B- Salvage pathway of purines: Or resynthesis of purine nucleotides: Purine bases (guanine, hypoxanthine and adenine) resulting during purine catabolism, may not complete the degradation to give uric acid, but react with PRPP again to resynthesize purine nucleotides. This occurs in some organs in which de no vo synthesis can not takes place e.g. in brain and RBCs. This pathway needs two enzymes: 1- Adenine phosphoribosyl transferase (APRTase) 2- Hypoxanthine-guanine phosphoribosyl transferase (HGPRTase) Both enzymes use PRPP as the source of ribose-5-phosphate
The first enzyme catalyze the transfer of ribose-5-P from PRPP to adenine to synthesize AMP. The second salvage enzyme (HGPRTase) mediates the transfer of ribose-5-P into hypoxanthine or guanine to regenerate IMP or GMP.

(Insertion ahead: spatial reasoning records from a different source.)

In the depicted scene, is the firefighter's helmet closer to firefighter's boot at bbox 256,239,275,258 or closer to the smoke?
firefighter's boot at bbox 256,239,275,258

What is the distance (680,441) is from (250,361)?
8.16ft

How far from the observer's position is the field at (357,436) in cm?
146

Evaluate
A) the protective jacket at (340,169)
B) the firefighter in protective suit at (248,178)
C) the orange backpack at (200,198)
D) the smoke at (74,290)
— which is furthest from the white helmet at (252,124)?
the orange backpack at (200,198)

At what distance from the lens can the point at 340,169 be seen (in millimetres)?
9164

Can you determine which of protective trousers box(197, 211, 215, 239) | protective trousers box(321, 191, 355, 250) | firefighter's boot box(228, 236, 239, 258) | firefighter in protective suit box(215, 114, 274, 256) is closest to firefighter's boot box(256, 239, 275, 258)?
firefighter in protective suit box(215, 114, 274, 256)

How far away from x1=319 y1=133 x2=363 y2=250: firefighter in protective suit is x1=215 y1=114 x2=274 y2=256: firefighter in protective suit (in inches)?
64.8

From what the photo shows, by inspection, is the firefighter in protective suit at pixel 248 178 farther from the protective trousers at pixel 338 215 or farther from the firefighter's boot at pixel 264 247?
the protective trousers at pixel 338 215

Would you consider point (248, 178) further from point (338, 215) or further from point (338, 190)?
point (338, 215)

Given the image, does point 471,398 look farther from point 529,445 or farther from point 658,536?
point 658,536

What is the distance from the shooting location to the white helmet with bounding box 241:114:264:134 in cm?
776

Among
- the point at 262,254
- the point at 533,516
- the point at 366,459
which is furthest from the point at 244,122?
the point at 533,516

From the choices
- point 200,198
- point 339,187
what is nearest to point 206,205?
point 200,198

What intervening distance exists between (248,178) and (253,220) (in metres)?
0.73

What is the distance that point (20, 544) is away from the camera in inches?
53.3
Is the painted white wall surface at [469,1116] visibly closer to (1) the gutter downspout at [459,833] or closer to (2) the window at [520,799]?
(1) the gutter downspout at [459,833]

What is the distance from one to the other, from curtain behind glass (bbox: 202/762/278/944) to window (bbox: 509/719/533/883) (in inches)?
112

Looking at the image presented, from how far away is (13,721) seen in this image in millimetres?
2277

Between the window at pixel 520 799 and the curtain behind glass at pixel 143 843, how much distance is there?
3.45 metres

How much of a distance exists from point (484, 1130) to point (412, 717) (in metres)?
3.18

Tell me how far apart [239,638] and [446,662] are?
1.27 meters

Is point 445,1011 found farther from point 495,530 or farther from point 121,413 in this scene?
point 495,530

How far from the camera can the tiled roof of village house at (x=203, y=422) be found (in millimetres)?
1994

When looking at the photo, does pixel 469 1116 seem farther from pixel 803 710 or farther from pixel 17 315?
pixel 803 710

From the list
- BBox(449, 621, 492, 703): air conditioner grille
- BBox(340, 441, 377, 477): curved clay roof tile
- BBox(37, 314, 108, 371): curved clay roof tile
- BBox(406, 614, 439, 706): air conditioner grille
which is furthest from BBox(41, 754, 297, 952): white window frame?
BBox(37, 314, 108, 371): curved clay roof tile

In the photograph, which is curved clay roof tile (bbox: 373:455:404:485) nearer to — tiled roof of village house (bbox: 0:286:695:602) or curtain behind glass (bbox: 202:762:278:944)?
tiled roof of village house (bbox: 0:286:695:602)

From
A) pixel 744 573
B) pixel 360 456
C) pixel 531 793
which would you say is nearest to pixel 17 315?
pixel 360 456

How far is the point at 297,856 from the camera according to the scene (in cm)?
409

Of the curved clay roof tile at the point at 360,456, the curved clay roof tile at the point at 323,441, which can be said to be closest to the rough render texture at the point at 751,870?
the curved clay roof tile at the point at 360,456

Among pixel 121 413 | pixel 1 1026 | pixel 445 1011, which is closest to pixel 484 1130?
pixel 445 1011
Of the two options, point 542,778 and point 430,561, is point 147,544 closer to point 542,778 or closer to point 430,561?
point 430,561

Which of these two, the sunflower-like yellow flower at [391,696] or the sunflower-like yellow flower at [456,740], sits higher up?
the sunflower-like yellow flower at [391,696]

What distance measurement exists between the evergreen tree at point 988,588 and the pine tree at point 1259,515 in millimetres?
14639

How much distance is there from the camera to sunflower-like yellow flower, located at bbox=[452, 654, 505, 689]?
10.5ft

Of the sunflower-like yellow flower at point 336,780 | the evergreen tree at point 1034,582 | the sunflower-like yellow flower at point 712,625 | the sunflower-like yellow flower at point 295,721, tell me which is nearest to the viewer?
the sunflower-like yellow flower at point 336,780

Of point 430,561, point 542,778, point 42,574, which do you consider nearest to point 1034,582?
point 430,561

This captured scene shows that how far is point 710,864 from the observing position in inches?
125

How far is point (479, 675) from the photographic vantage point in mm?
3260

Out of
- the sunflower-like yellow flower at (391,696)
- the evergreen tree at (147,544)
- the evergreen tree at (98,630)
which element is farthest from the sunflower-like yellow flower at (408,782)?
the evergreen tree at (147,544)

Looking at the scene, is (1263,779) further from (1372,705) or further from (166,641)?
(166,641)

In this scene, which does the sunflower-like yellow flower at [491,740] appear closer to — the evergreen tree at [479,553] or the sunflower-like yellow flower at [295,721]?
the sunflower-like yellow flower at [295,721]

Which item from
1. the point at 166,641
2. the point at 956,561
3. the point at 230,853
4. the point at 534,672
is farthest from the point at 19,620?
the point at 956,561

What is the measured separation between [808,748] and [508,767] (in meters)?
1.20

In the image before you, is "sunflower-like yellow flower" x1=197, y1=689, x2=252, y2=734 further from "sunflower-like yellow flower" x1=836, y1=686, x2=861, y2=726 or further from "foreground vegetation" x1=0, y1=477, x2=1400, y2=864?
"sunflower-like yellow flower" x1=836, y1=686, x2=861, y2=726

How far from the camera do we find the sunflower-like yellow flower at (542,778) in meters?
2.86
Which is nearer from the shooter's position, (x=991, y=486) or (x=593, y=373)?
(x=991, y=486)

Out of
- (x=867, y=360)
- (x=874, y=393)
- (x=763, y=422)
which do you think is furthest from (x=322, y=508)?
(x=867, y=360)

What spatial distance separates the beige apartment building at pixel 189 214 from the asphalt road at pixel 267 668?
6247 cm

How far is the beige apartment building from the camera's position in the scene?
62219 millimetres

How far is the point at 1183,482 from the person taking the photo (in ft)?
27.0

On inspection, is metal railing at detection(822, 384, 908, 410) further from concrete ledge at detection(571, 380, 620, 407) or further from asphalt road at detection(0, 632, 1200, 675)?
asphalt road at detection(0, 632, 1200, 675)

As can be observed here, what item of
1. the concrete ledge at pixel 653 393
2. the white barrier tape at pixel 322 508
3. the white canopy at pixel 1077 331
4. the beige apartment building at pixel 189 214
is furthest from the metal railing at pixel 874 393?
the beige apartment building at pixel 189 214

Pyrimidine metabolism Sources of carbon and nitrogen atoms in pyrimidine ring: N1, C4, C5 and C6 → from aspartate C2 from CO2 N3 → from amide group of glutamine
De no vo biosynthesis of pyrimidine nucleotides (UTP, CTP): • pyrimidine nucleotides are synthesized by a stepwise series of reactions to form UMP. • Pyrimidine ring is formed first then ribose-5- phosphate is added via PRPP. • NB. In purine synthesis, ribose-5-P is added from the first step, then, the ring is formed. • The rate limiting step in de novo synthesis of pyrimidine is the first step which is the formation of cabamoyl phosphate from glutamine and CO2 in the presence of 2ATP and carbamoyl phosphate synthetase II which is the rate limiting enzyme.
Pyrimidine Catabolism 1- Ring Cleavage: pyrimidine ring can be opened and degraded to highly soluble β-amino acids such as β- alanine and β-aminoisobutyrate
Some Functions of nucleotides: 1- Enter in the structure of DNA and RNA. 2- ATP and GTP are sources of energy 3- CTP is required for synthesis of phospholipids that enter in the structure of cell membrane 4- enter in the synthesis of some coenzymes such as NAD, FAD, FMN. 2- Salvage pathway of pyrimidine nucleotides: Pyrimidine base are salvaged to form nucleotides by pyrimidine phosphoribosyl transferase which transfer ribose-5-phosphate from PRPP to pyrimidine base to form nucleotide. Example: uracil base + PRPP → UMP + PPi.